The valves were designed, Ryan said, to open and close guillotine-like gates inside the cylindrical tunnels, stopping the flow of water. But they had become so brittle with age that they were no longer operable. “They’re afraid if they try to shut the valves they won’t be able to turn ’em back on,” Ryan said.
He wiped some mud from his eyes. “Look,” he said. “If one of those tunnels goes, this city will be completely shut down. In some places there won’t be water for anything. Hospitals. Drinking. Fires. It would make September 11th look like nothing.”
Ryan wasn’t the only one who spoke of the tunnel system’s frailties, even if the others did so in slightly less alarming terms. One day in the spring of 2003, I met Christopher Ward, the head of the city’s Department of Environmental Protection, which is responsible for designing and operating the tunnel system. With a broad chest and a blunt, goateed chin, he looks more like a sandhog than like a politician, and has a tendency to lean forward when he speaks, as if about to leap to his feet. “People don’t want to acknowledge it, but the useful life of a tunnel does exist, and at some point it does start to fail,” he said. The metal valves, in particular, degrade until they can no longer withstand the pressure. Ward said that the original two tunnels were so dilapidated that it was too risky to try to shut off the water and repair them until City Tunnel No. 3 was operational. He added that there is still time before the aging tunnels collapse—“We’re not talking about today or tomorrow”—though it is impossible to predict how much.

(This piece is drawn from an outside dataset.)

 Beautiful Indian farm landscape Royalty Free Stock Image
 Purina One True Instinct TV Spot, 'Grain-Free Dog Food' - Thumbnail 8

Others are more pessimistic. One D.E.P. scientist told me, “Some of the aqueducts are already hemorrhaging water badly,” while a recent study by Riverkeeper, an environmental organization, concluded, “In some cases, this extraordinary infrastructure is literally crumbling.” Upstate, in the industrial town of Newburgh, for example, water has begun to pour out of cracks in the underground aqueduct that feeds into the city tunnels—so much that the leaks have created a giant sinkhole.